━━━ Data block

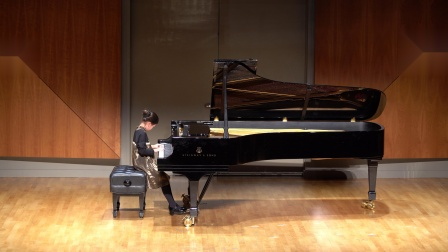 Claude Debussy Hommage A Haydn - Giselle Wu, 8 Years Old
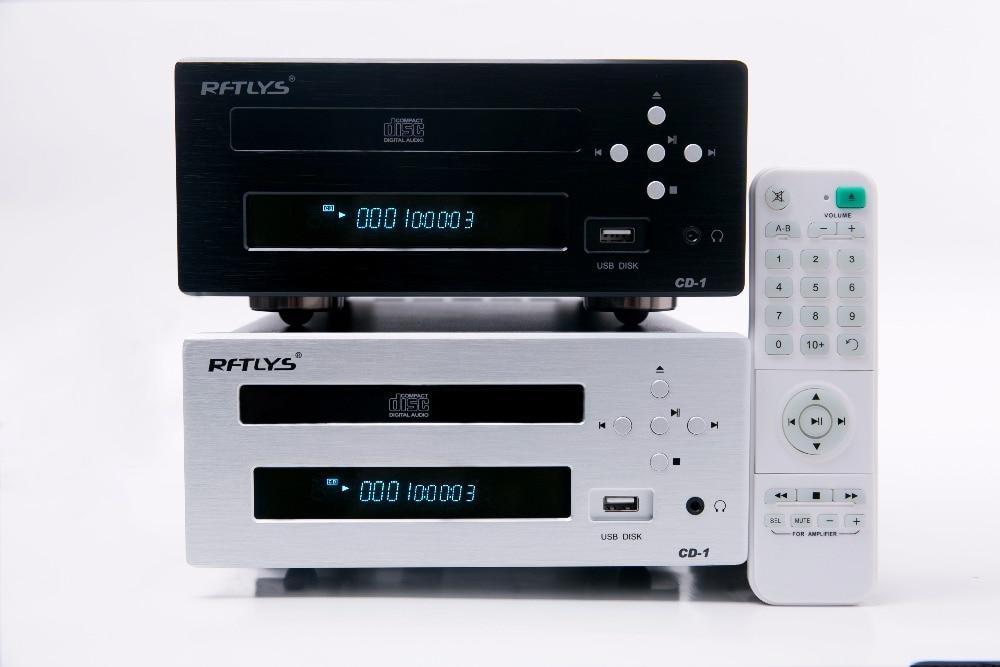 CD1 fever CD player U disk headphone balanced output port CD turntable desktop CD hard disk play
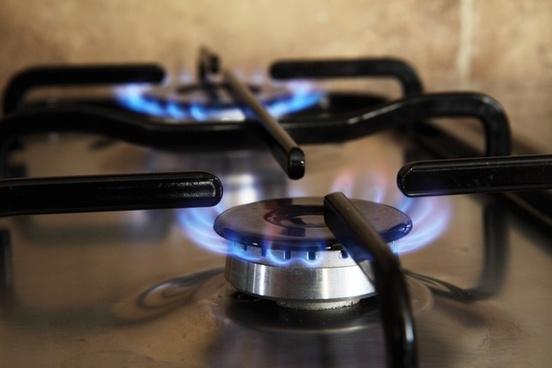 appliance burn burner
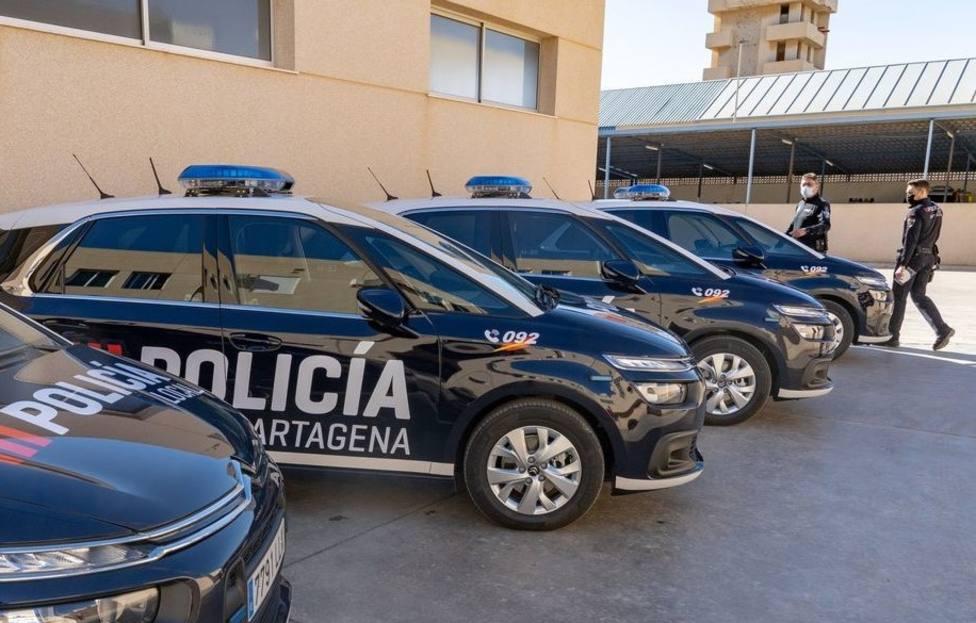 ctv-psn-polica-local-patrullas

━━━━━━

→ **Exercise**
Nothing but the listing, copied exactly and stripped of its images, should appear in the response.

→ **Task response**
 Claude Debussy Hommage A Haydn - Giselle Wu, 8 Years Old
 CD1 fever CD player U disk headphone balanced output port CD turntable desktop CD hard disk play
 appliance burn burner
 ctv-psn-polica-local-patrullas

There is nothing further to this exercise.